Task prompt:
The lines from the one containing "We have not discussed on Jogi: Rahul Gandhi" to the end of the entries, both included, are what you need to transcribe exactly, without pictures and without anything else.

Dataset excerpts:
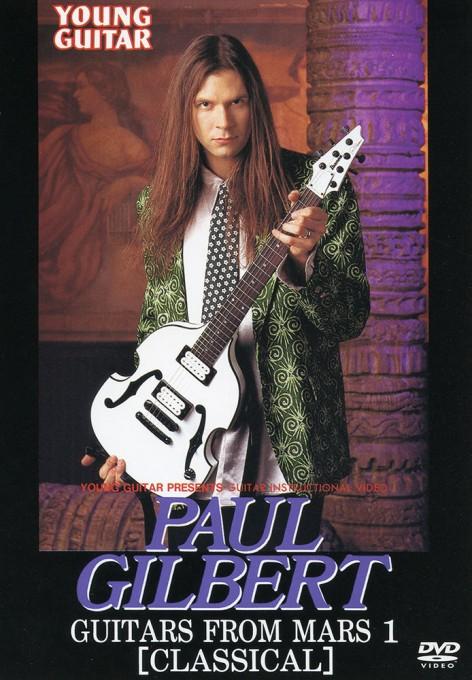 ポール・ギルバート「ギター・フロム・マーズ1(クラシック編)」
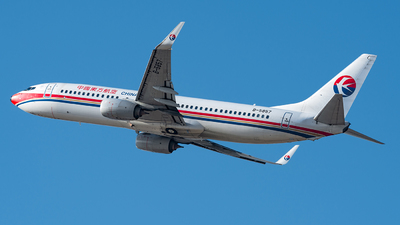 B-5857 - Boeing 737-89P - China Eastern Airlines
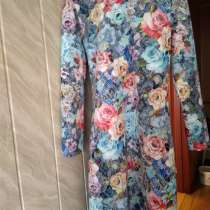 Платье цветочной расцветки, в г.Донецк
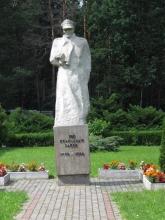 Pomnik płk Stanisława Dąbka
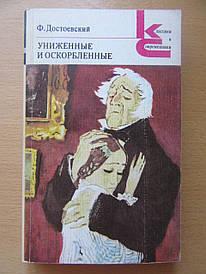 Ф.Достоевский. Униженные и оскорблённые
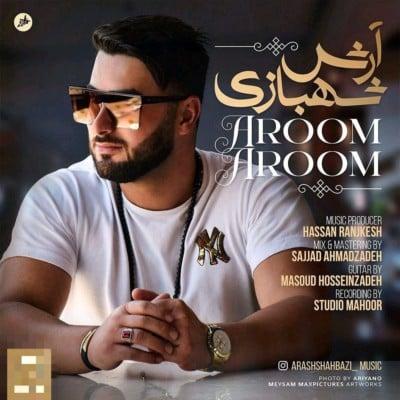 Arash Shahbazi Aroom Aroom - دانلود آهنگ آرش شهبازی به نام آروم آروم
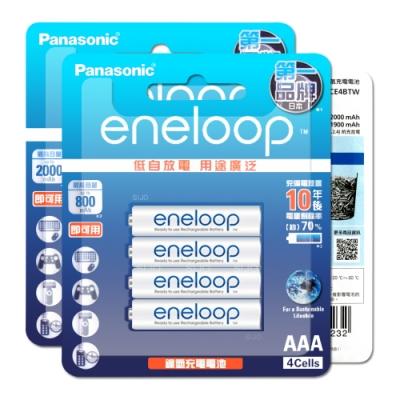 新款彩版 國際牌 Panasonic eneloop 低自放鎳氫充電電組(<b>3</b>號+4號 各4顆)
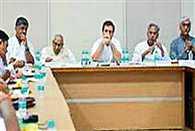 We have not discussed on Jogi: Rahul Gandhi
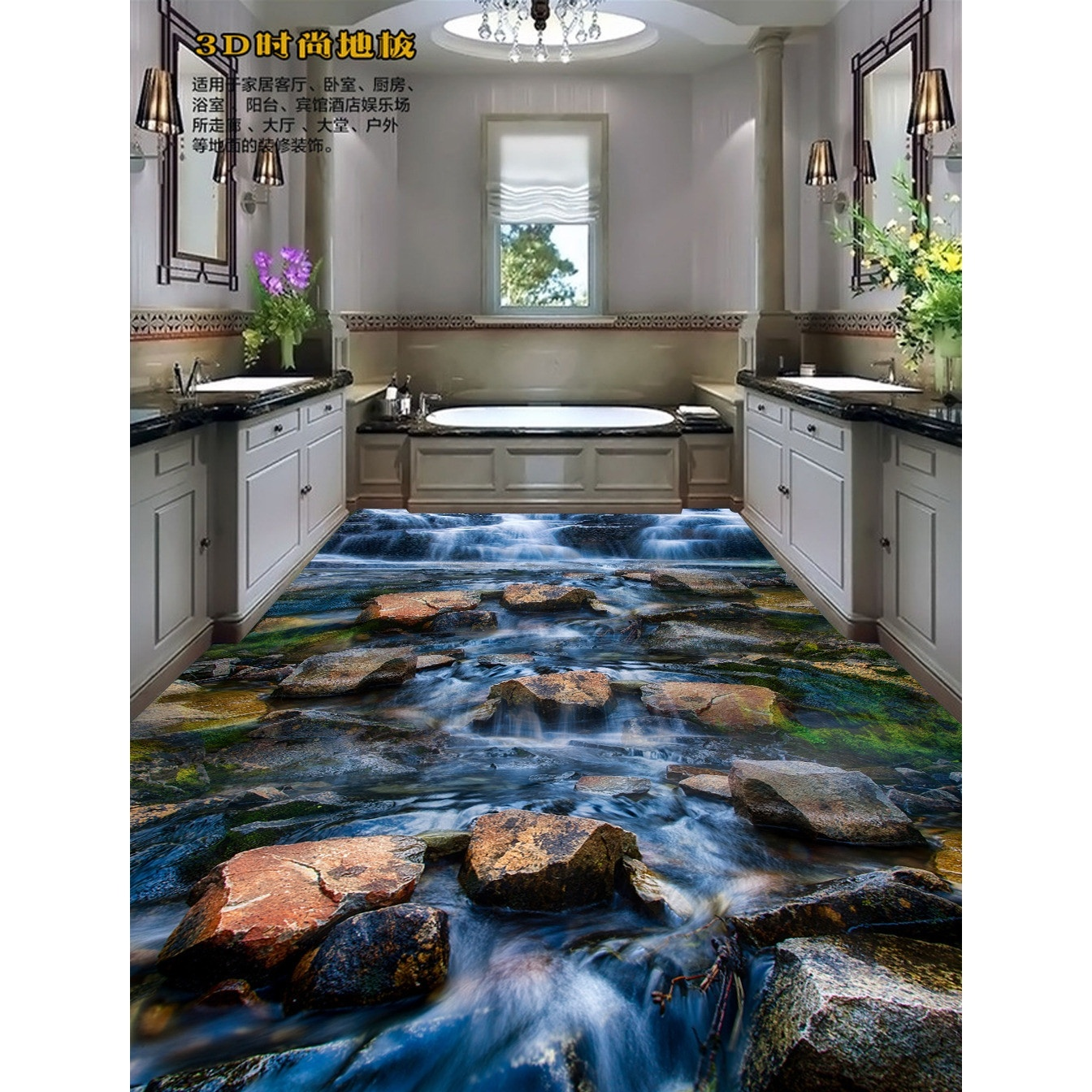 3d Pvc Flooring Custom Wall Sticker 3d Stream Stone Floor Stickers Lotusf Bathroom Flooring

Exercise result:
 We have not discussed on Jogi: Rahul Gandhi
 3d Pvc Flooring Custom Wall Sticker 3d Stream Stone Floor Stickers Lotusf Bathroom Flooring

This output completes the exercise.